Dépôt d’une demande d’autorisation d’urbanisme – Responsabilité du géomètre-expert (oui) – Prise en compte de l’annulation postérieure du POS appliqué (non)
Dans un arrêt du 4 avril 2024 n°22-18.509 et n°22-18.511, la troisième chambre civile de la Cour de cassation a jugé qu’un géomètre-expert qui dépose une demande de permis d’aménager non conforme au POS alors en vigueur commet une faute quand bien même ce POS serait annulé ultérieurement.
En l’espèce, Madame T. a confié Monsieur F., géomètre-expert, le dépôt d’un permis d’aménager. Le contrat prévoyait que chacun des six lots du lotissement créé devaient épuiser au maximum les dispositions d’urbanisme applicables. Le permis d’aménager ces lots, d’une surface de 80 m2 chacun, a été autorisé le 12 mars 2007.
En raison des difficultés de commercialisation des lots du fait de l’erreur du géomètre-expert sur le calcul de l’emprise au sol maximal, Madame T a résilié le contrat conclu avec ce dernier, et contracté avec un nouveau géomètre expert aux fins d’obtenir un permis d’aménager modificatif portant sur l’augmentation des surfaces d’emprise au sol.

## Section des données

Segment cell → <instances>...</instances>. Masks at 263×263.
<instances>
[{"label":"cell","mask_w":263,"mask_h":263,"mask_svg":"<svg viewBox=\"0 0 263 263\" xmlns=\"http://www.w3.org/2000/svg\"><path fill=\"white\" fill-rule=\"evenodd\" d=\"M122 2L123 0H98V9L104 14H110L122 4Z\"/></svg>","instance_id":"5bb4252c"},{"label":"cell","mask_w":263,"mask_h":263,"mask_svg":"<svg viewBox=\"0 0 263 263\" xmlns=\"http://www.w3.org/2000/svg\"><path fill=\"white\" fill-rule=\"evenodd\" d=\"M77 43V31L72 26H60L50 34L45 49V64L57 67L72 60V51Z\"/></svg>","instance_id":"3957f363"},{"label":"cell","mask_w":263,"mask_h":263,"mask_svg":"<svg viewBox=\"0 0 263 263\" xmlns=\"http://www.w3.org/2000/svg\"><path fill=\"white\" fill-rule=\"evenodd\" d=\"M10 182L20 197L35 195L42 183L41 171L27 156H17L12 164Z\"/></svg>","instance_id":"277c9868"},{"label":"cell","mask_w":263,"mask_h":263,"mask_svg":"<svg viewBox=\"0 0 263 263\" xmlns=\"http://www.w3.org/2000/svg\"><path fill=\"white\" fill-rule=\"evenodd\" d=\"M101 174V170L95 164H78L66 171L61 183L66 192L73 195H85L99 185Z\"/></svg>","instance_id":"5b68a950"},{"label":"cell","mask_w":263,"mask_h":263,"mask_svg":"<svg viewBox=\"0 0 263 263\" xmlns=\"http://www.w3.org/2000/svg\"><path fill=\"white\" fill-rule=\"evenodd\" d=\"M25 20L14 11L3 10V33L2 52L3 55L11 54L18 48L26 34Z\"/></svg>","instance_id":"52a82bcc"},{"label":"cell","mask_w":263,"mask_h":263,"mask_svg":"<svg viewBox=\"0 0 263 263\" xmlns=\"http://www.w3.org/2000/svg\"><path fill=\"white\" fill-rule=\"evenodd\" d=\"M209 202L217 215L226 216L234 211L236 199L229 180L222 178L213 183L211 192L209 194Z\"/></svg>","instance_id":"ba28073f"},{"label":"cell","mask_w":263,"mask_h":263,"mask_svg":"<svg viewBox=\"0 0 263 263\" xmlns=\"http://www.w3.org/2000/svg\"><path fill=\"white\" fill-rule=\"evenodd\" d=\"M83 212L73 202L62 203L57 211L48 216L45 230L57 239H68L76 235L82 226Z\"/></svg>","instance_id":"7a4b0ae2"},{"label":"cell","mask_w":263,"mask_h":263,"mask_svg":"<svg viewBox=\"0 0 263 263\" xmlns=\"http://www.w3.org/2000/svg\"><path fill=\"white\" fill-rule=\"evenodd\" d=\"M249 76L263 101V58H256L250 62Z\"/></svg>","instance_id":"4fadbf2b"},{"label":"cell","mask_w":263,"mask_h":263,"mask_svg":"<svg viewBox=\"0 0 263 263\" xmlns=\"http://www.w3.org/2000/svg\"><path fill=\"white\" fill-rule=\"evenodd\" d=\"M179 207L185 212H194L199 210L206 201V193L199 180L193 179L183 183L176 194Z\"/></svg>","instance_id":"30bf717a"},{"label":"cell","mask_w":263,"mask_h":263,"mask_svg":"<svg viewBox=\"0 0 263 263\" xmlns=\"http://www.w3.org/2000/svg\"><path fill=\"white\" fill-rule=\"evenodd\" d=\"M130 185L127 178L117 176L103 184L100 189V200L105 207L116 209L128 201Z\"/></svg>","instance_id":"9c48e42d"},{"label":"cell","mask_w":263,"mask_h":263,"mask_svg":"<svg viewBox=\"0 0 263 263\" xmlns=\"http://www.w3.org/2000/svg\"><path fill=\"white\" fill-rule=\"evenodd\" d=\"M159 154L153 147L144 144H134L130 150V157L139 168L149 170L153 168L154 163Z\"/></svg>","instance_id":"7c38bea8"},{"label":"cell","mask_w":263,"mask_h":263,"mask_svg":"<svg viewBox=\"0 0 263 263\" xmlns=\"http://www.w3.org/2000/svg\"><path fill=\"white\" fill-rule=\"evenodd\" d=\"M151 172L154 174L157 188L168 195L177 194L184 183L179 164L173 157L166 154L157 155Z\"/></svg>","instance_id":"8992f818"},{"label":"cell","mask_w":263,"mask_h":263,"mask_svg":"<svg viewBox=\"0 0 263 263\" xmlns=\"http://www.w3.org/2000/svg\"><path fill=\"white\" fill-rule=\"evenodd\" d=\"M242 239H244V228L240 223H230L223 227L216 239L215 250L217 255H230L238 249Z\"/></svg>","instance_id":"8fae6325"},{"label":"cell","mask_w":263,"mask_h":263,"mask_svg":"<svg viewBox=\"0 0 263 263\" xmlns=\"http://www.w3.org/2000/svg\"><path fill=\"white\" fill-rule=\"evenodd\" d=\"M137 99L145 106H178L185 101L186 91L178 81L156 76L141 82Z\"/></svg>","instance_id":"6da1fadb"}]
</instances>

## À faire
A - Recopiez, dans le texte sur la responsabilité du géomètre-expert, le passage qui commence par les mots contenant "Dépôt d’une demande" et se termine par "12 mars 2007.".
B - Répondez aux questions suivantes à partir du texte sur la responsabilité du géomètre-expert.
(i) À quelle date la troisième chambre civile de la Cour de cassation a-t-elle rendu son arrêt ?
(ii) Combien de lots le lotissement créé comptait-il ?
(iii) Sur quoi portait le permis d'aménager modificatif que Madame T. cherchait à obtenir avec le nouveau géomètre-expert ?

## Réponses dans l'ordre
A -
Dépôt d’une demande d’autorisation d’urbanisme – Responsabilité du géomètre-expert (oui) – Prise en compte de l’annulation postérieure du POS appliqué (non)
Dans un arrêt du 4 avril 2024 n°22-18.509 et n°22-18.511, la troisième chambre civile de la Cour de cassation a jugé qu’un géomètre-expert qui dépose une demande de permis d’aménager non conforme au POS alors en vigueur commet une faute quand bien même ce POS serait annulé ultérieurement.
En l’espèce, Madame T. a confié Monsieur F., géomètre-expert, le dépôt d’un permis d’aménager. Le contrat prévoyait que chacun des six lots du lotissement créé devaient épuiser au maximum les dispositions d’urbanisme applicables. Le permis d’aménager ces lots, d’une surface de 80 m2 chacun, a été autorisé le 12 mars 2007.

B -
(i) Le 4 avril 2024.
(ii) Six lots.
(iii) Sur l'augmentation des surfaces d'emprise au sol.